» **Goal of the exercise**
Output only the lines from the one holding "common name: red deer" to the end of the data below, please, copied exactly.

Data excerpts

BEGIN

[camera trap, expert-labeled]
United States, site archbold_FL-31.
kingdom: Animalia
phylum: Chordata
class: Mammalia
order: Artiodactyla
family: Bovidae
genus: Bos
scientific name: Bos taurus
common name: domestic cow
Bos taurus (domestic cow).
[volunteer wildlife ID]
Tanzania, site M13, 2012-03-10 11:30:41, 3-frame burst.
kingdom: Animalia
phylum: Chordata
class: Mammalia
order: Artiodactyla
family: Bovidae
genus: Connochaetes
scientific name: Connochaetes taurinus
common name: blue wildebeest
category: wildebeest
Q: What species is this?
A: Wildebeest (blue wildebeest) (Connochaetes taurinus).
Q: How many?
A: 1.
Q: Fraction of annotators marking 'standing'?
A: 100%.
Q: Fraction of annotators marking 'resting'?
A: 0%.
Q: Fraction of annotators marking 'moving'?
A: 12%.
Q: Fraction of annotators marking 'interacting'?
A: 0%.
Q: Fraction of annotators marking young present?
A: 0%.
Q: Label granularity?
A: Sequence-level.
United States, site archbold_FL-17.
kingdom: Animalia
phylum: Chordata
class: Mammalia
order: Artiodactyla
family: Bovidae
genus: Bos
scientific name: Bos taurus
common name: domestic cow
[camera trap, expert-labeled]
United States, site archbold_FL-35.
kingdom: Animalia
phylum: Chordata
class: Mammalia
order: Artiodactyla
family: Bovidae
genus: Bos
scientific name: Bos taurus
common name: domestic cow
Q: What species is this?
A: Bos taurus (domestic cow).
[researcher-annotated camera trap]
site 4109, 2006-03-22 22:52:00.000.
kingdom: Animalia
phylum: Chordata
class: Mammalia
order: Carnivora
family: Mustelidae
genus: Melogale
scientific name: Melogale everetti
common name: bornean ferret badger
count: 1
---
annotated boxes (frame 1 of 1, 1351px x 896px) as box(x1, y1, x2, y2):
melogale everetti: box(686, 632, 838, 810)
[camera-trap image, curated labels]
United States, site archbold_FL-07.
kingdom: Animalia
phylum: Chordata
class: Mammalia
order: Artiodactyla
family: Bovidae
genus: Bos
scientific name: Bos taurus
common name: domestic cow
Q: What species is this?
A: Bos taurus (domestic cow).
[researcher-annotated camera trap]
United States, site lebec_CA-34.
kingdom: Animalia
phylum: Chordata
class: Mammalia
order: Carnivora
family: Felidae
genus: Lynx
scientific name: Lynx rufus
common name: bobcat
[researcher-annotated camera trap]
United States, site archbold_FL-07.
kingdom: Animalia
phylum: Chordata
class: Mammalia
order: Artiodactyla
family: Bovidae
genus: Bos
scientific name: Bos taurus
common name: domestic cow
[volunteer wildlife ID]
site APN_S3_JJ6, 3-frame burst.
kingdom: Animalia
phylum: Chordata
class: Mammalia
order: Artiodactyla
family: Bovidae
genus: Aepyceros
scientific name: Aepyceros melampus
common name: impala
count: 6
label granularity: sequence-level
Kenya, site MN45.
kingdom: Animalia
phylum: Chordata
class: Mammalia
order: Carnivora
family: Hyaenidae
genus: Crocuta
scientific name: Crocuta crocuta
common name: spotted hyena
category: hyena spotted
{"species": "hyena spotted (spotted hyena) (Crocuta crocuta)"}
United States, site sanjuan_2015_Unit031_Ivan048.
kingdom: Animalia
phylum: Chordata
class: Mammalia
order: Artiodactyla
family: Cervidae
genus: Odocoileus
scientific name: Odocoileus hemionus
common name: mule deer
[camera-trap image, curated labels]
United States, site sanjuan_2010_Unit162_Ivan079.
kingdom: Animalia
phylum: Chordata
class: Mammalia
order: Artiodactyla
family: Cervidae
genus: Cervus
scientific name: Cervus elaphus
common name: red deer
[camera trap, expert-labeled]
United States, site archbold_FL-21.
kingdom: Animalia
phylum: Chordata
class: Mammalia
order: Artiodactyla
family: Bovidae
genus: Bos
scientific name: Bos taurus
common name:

END

» **Solution for this task**
common name: red deer
[camera trap, expert-labeled]
United States, site archbold_FL-21.
kingdom: Animalia
phylum: Chordata
class: Mammalia
order: Artiodactyla
family: Bovidae
genus: Bos
scientific name: Bos taurus
common name:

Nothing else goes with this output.